The cleansed man fulfills the ritual prescriptions and goes off into the town to find the priest and present proof of his healing. He began spreading the good news, instead of spreading leprosy. He had been told to say nothing except to the priests. Jesus on the other hand, remained outside which is where He could encounter those who were also cast-outs and unwanted.
Lady Macbeth remains washing the spot from her hand after more than four centuries. Most of us relate with her by our reaching for similar spot removers ourselves. Jesus did not take away the memory of the leper’s having been a disgrace and outsider. The man had to live, perhaps, with a nickname,”leppy” or “Skin-man”. Perhaps he had to live with some shame or regrets about his having been ill or this terrible thing having been done to him.
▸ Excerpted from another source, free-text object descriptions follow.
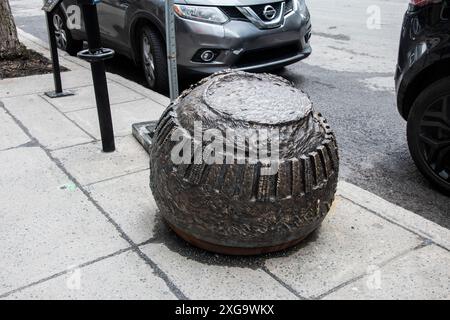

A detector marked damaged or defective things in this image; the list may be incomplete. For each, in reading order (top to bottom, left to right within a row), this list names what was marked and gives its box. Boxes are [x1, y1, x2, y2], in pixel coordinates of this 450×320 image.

sculpture rusted rim [200, 72, 312, 125]
sculpture rusted rim [166, 221, 320, 256]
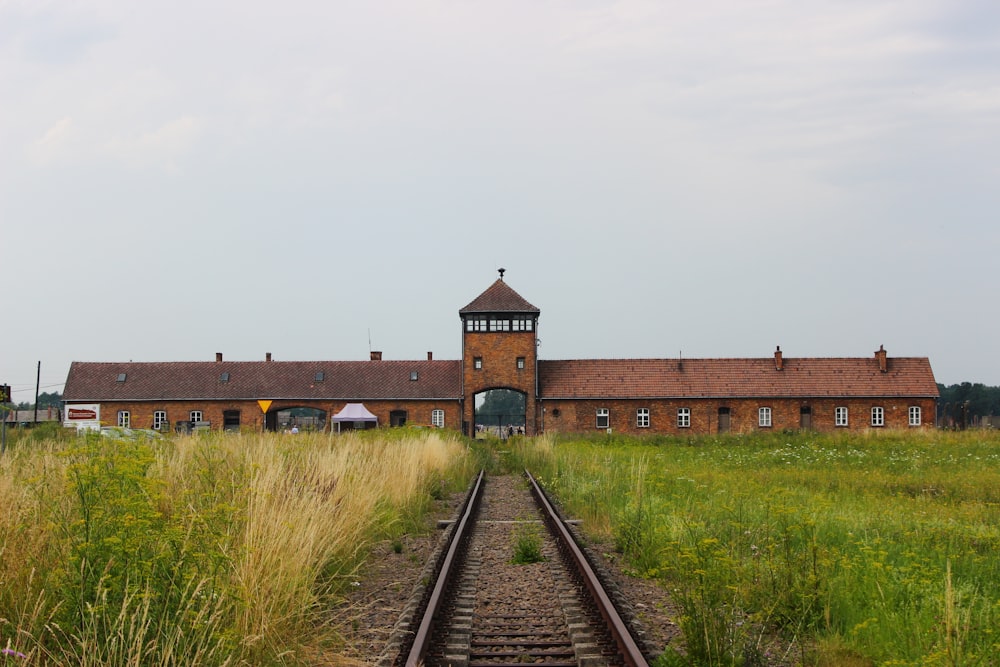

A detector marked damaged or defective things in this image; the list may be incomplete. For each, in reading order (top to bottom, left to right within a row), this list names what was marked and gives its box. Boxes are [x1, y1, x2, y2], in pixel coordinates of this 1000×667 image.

rusty rail [528, 470, 652, 667]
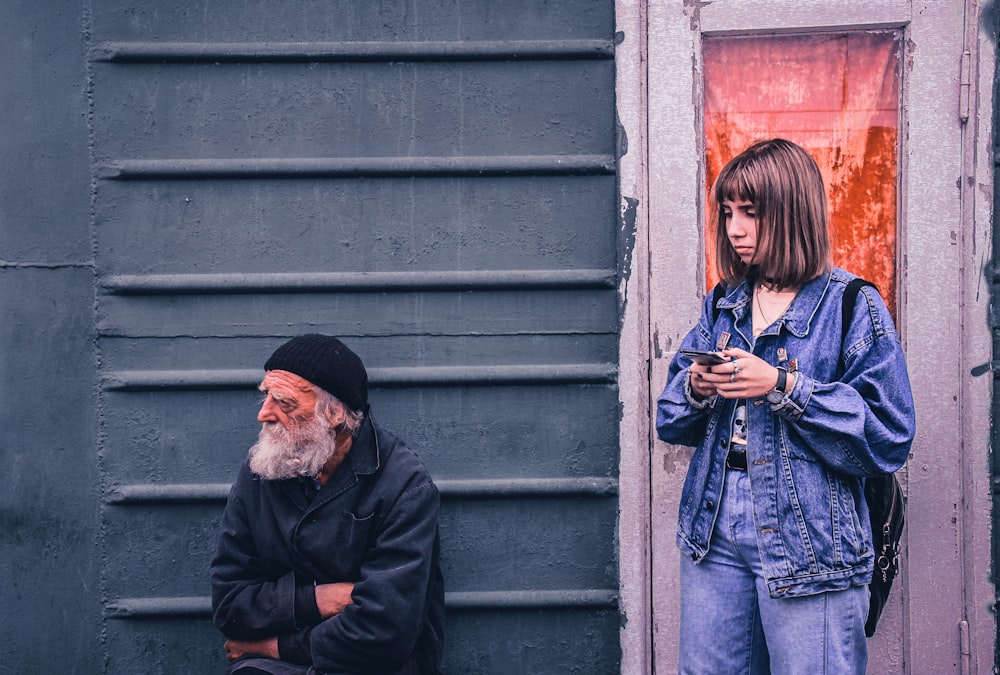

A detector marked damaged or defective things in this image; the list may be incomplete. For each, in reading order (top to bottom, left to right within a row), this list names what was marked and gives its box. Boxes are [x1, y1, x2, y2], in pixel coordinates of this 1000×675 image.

rusty orange surface [700, 31, 904, 314]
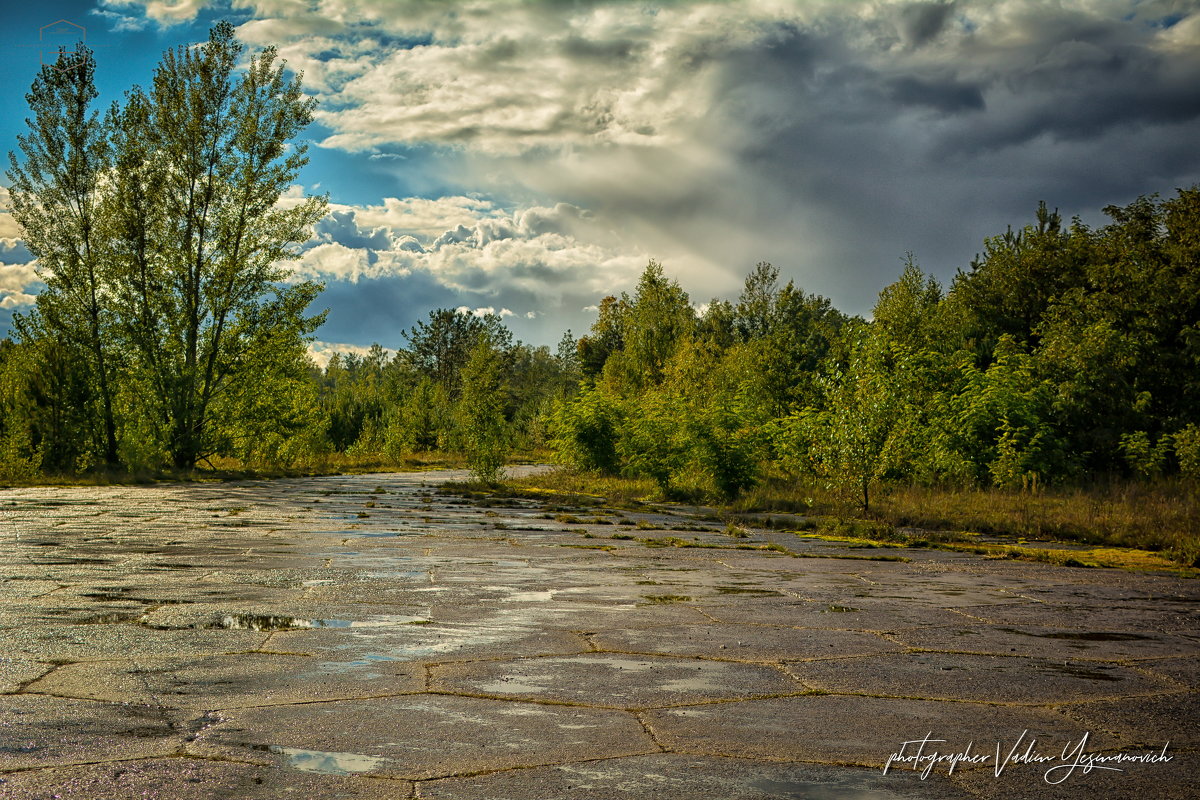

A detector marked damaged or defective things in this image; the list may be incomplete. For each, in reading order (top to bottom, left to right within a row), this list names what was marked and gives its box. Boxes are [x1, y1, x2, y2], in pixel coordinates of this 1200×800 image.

cracked concrete slab [2, 466, 1200, 796]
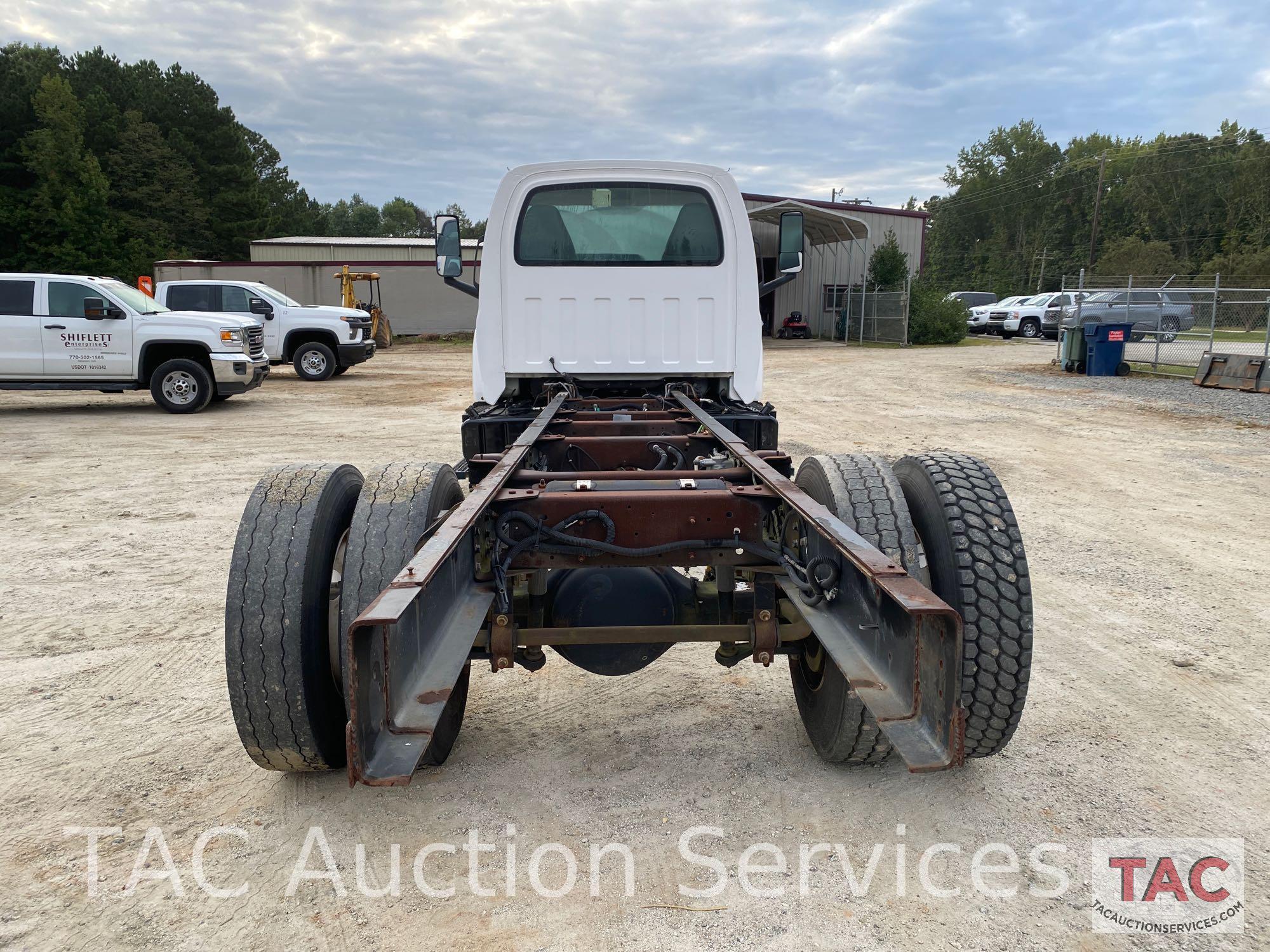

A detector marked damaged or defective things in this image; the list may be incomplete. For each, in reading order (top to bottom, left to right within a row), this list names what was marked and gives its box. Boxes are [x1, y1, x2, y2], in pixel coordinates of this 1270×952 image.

rusty metal surface [348, 391, 566, 787]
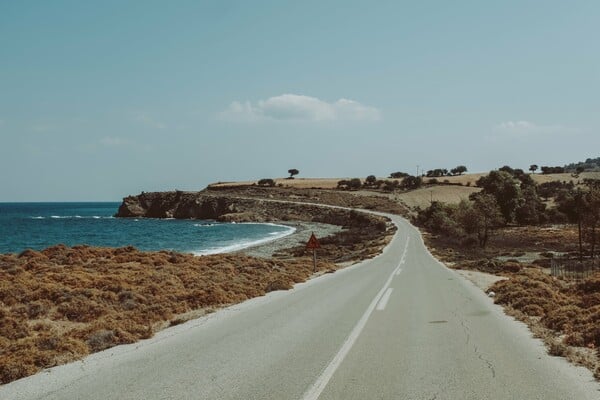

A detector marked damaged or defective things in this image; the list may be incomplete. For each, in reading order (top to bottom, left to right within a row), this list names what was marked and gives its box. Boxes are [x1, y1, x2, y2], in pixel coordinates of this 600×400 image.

cracked asphalt [1, 214, 600, 398]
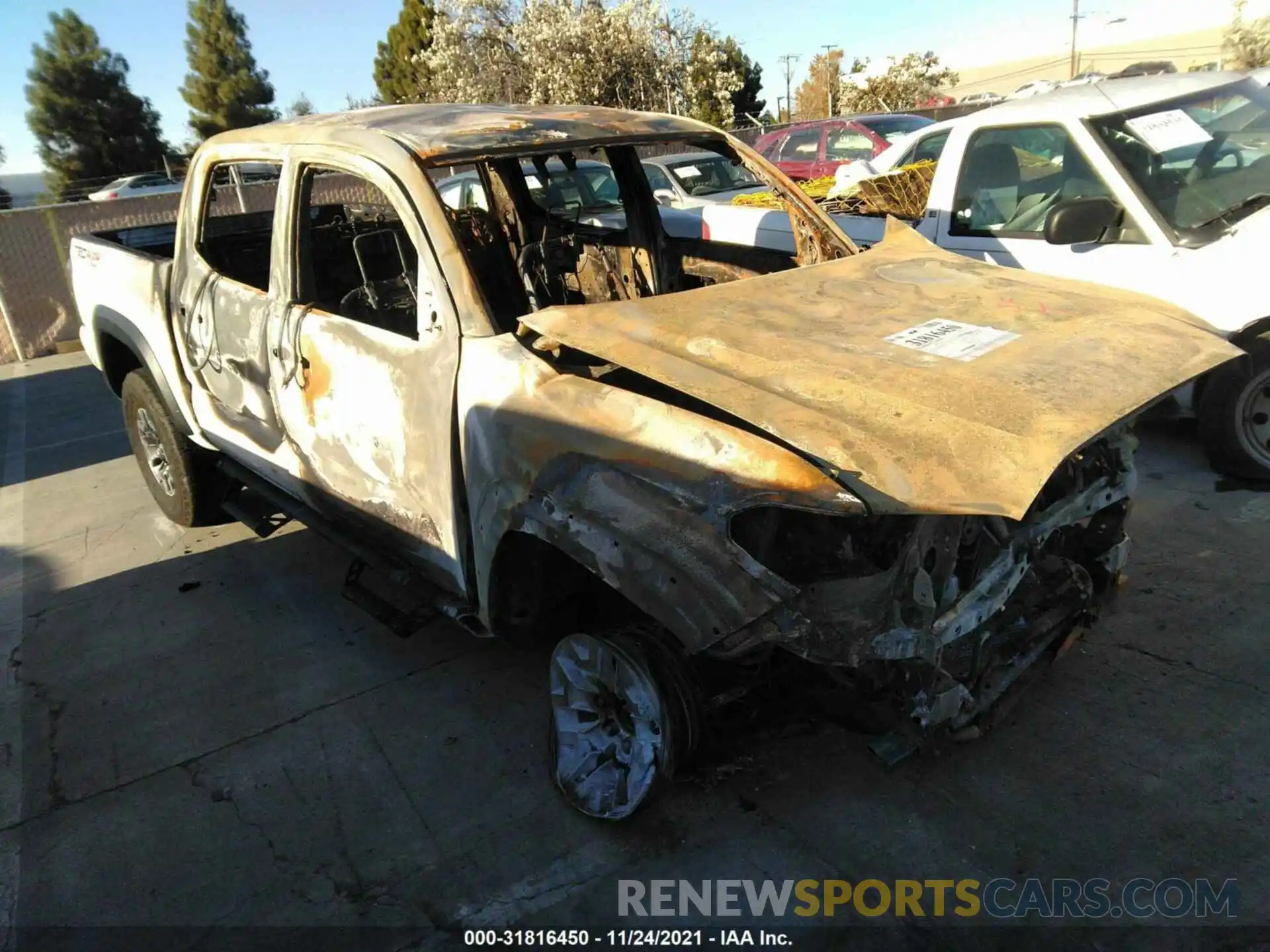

Jesus touches us in the very condition we wish we were not. Wincing is a reaction we have to past stupidities, mistakes, embarrassments and other hard human things. I squinch my eyebrows and try to wish this or that away. I have great memories about my personal ungreatnesses. It is helpful to both remember them, because they are real, but also to remember that Jesus’ “I will it. Be clean”, is still his basic stance and he doesn’t wince. The leper can never pretend he wasn’t unclean. Our belief in Jesus removes the spots of darkness and the pretenses of our being angelic. Jesus continues standing next to us when we choose to go outside, because we cannot stand ourselves. That, right there, is our twenty-first century form of leprosy and he still waits to grace it.